Convictions/Pleas/Sentences

LA County Sheriff's Department custody assistant pleads no contest to inmate sex crimes case

A former custody assistant at the Los Angeles County Sheriff's Department pleaded no contest to forcing an inmate to perform sexual acts at the agency's Lancaster station. What happened to the victim in this case is unconscionable, and our office will not tolerate such egregious abuses of authority," District Attorney Nathan Hochman said.  

KCAL News

Former NFL linebacker sentenced to prison after being convicted in $5 million Ponzi scheme

A former NFL linebacker was sentenced on Monday for his part in a Ponzi scheme that saw victims conned out of more than $5 million, according to federal prosecutors.

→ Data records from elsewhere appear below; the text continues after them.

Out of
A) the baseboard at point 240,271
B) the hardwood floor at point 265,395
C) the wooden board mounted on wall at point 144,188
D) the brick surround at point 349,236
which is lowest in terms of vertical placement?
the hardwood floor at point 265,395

John Robert Lake, 43, of Plano, Texas, but who formerly lived in Marina del Rey, was sentenced to two years and six months in prison for the scheme that involved falsely telling victims that he was involved in lucrative luxury real estate investments, gold mines in Alaska and Ghana and other ventures.

KCAL News

Corrections

Los Angeles County inmate attacked, killed on prison patio

A Los Angeles County inmate died after another inmate allegedly attacked him on Friday morning, officials said. The California Department of Corrections and Rehabilitation identified the victim as 39-year-old Joshua L. Peppers. Investigators said it was around 7:20 a.m. when the homicide suspect, identified as Terrance B. Shaw, 42, attacked Peppers on the Facility C patio at the state prison in L.A. County (LAC).

KTLA

‘Surge’ of violence prompts crackdown in California prison system, officials say

Faced with seven homicides in the first nine weeks of the year, California prison authorities announced they have restricted inmate movement and revoked privileges such as visits and phone calls at high-security facilities across the state. In a statement dated March 8, officials from the California Department of Corrections and Rehabilitation cited a “surge” in violence directed at both inmates and staff as the reason for the crackdown at 11 prisons.

Los Angeles Times

Articles of Interest

Meet Amy Gleason, the DOGE administrator who may - or may not - be wielding extraordinary power

When her daughter was diagnosed with a rare autoimmune disease in 2010, Amy Gleason attacked the challenge. She carried binders of medical records to doctors’ appointments across six health systems seeking the best care for juvenile dermatomyositis. She volunteered at a nonprofit searching for a cure. She also started a health care company to create record-sharing software that would make life easier for chronically ill patients and families.

Associated Press

Woman who accused Jay-Z of rape heard on recording saying lawyer pushed her to sue

The woman who said she was 13 when Shawn "Jay-Z" Carter and Sean "Diddy" Combs sexually assaulted her after the 2000 MTV Video Music Awards is heard on a recording agreeing Jay-Z did not assault her and saying her lawyer pushed her to sue Jay-Z. The woman's lawsuit against Jay-Z and Combs has since been withdrawn with prejudice, meaning it cannot be revived.

ABC News

Judge refuses to toss out sexual harassment suit against former Fox News host Ed Henry

A federal judge on Wednesday cleared Fox News from liability in a 2020 sexual harassment suit filed by a former Fox employee but ordered former “America's Newsroom” co-host Ed Henry to still face the civil accusations of nonconsensual sex. While U.S. District Judge Ronnie Abrams advanced counts against Henry for forcing former Fox Business producer Jennifer Eckhart into sexual activity without her consent, she found that no reasonable jury could conclude that Fox News condoned Henry’s behavior toward Eckhart after learning of it.